Greenhouse Gas Emissions
Making liquid fuels from bitumen requires energy for steam injection and refining. Currently the energy is produced from natural gas. This process generates more greenhouse gas emissions per barrel of final product than the production of conventional oil.
There is a slight challenge in quantifying the climate impact of tar sands oil as compared to conventional oil, because there are different ways to make this comparison. Approximately 80% of the carbon from any barrel of crude is emitted when it’s burned. Therefore, evaluating well-to-wheel (extraction to combustion) emissions, tar sands emit approximately 10 to 45% more greenhouse gases than combustion of conventional oil. However, if we exclude combustion and evaluate well-to-tank emissions, tar sands emissions are approximately twice those of conventional oil. According to a recent US Environmental Protection Agency (EPA) assessment, tar sands well-to-tank emissions are approximately 82% higher than conventional oil.
Keystone Pipeline Emissions
The EPA also evaluated the greenhouse gas emissions specifically associated with the proposed Keystone pipeline which McKibben’s group is protesting.
“recognizing the proposed Project ‘s lifetime is expected to be at least fifty years, we believe it is important to be clear that under at least one scenario, the extra GHG emissions associated with this proposed Project may range from 600 million to 1.15 billion tons CO2-e, assuming the lifecycle analysis holds over time”
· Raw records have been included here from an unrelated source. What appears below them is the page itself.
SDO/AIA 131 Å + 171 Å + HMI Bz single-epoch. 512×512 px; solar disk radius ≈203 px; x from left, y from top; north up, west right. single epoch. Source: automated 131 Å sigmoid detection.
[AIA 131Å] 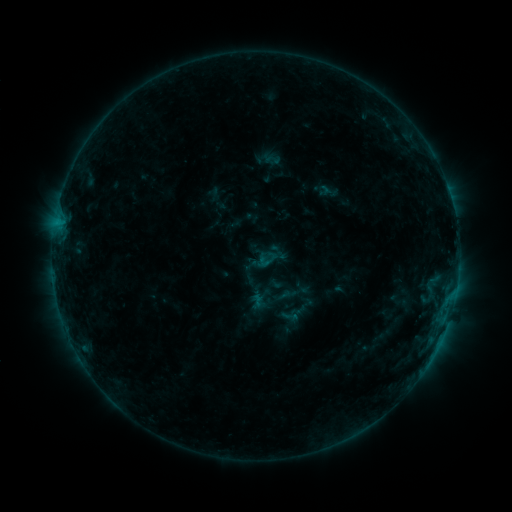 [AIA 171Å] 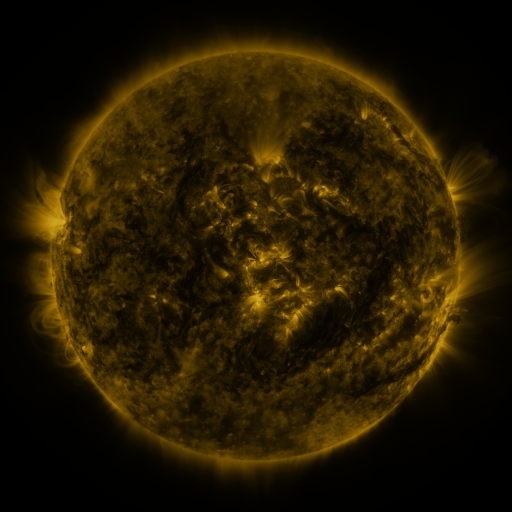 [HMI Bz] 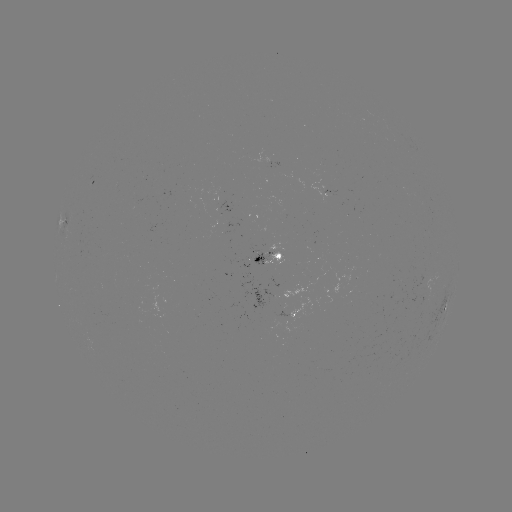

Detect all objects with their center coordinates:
sigmoid: (281, 307, 299, 325)
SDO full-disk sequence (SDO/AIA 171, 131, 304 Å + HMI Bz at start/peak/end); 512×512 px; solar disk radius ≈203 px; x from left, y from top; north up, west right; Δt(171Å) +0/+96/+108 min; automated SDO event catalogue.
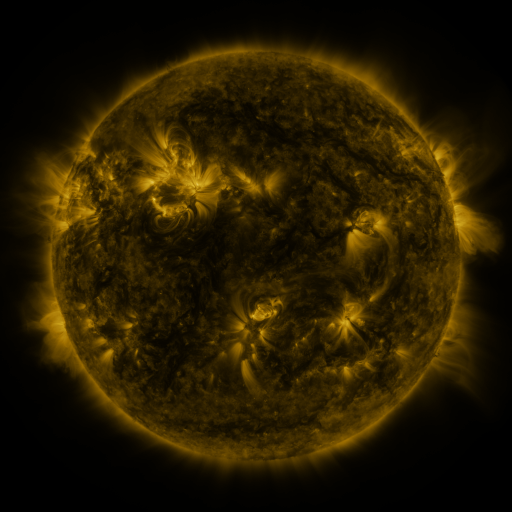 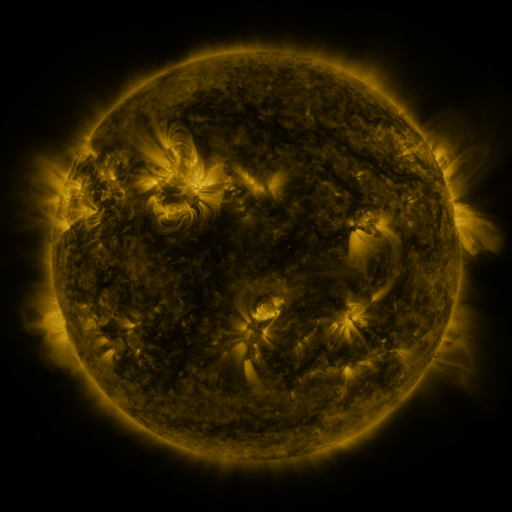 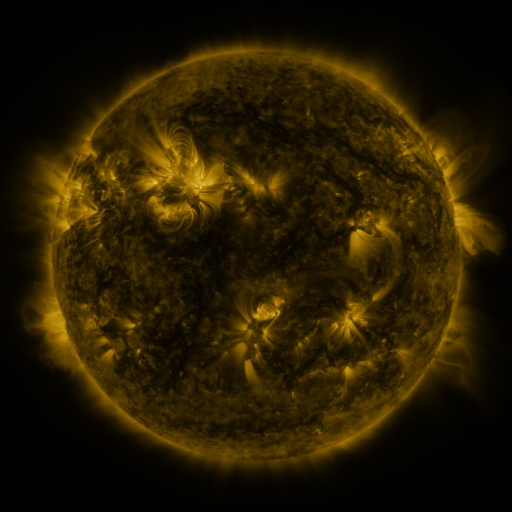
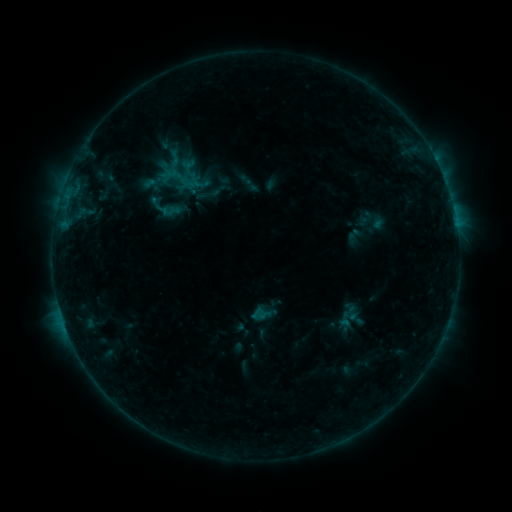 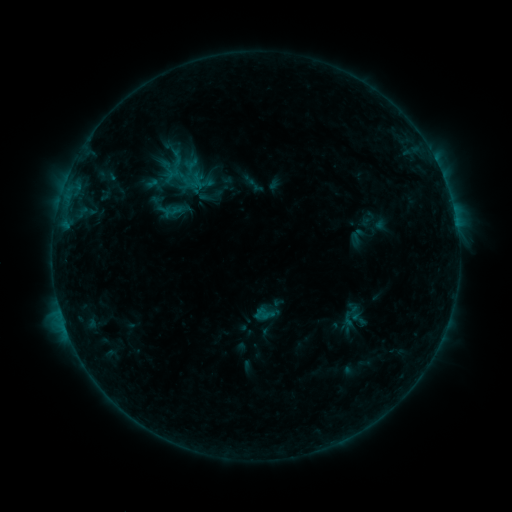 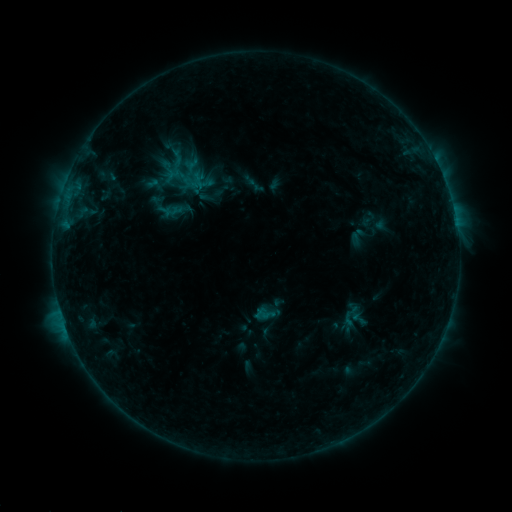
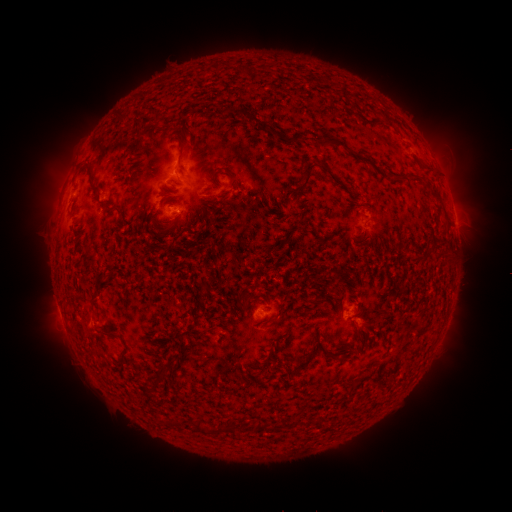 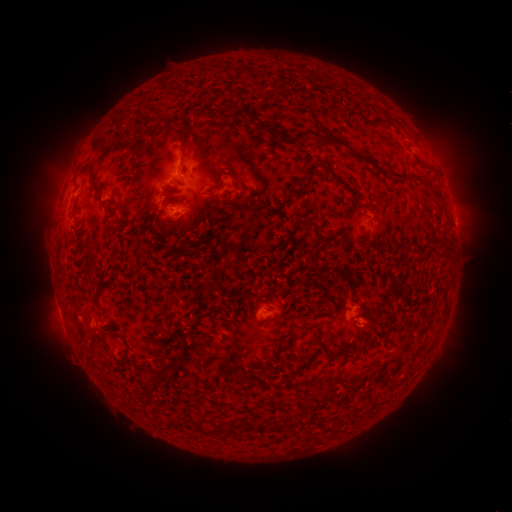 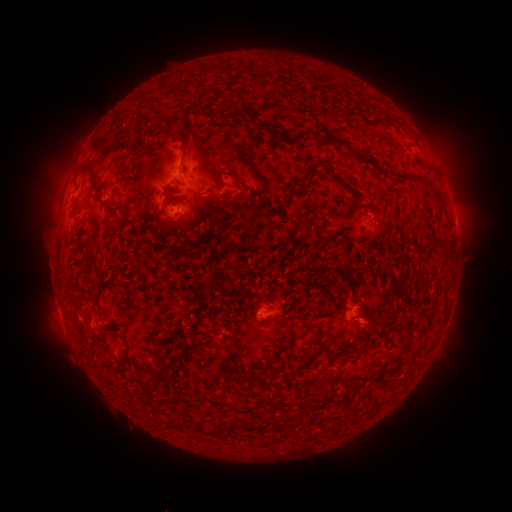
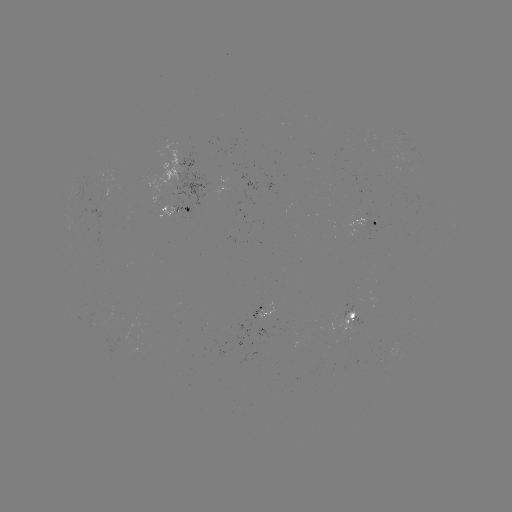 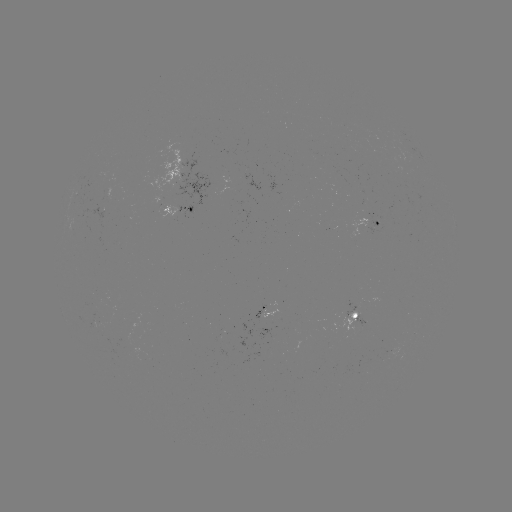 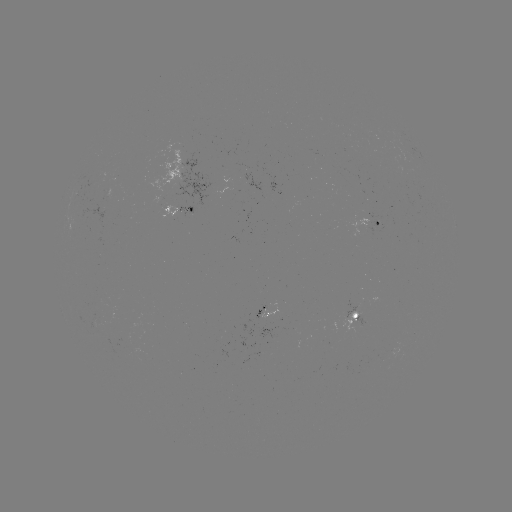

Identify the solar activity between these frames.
emerging-flux region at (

Over 1 billion tons of equivalent CO2 emissions is a substantial chunk of emissions. We recently discussed The Critical Decade report produced by the Climate Commission established by the Australian government. Their report concluded that humanity can emit not more than 1 trillion tonnes of CO2 between 2000 and 2050 to have a probability of about 75% of limiting temperature rise to 2°C or less. According to the latest data, between 2000 and 2010 we emitted approximately 300 billion tons of CO2, so after 20% of the allotted timeframe, we’re already over 30% of the way through the allotted emissions.
In addition to being more emissions-intensive than conventional oil, the main concern is that exploiting the tar sands is conceptually backwards. As The Critical Decade report made clear, we need to be looking for ways to leave fossil fuels in the ground, not trying to find more unconventional sources of carbon for combustion. The USA in particular has taken very few concrete steps to minimize its greenhouse gas emissions to this point. Building the Keystone pipeline to exploit an unconventional source of fossil fuels is a step in the wrong direction, and will encourage other countries to follow suit. If we’re to have any hope of achieving sufficient global greenhouse gas emissions cuts, the USA needs to start leading the way in finding ways to reduce fossil fuel consumption, not lead the way in finding ways to burn new unconventional sources, especially when they’re more emissions-intensive than conventional sources.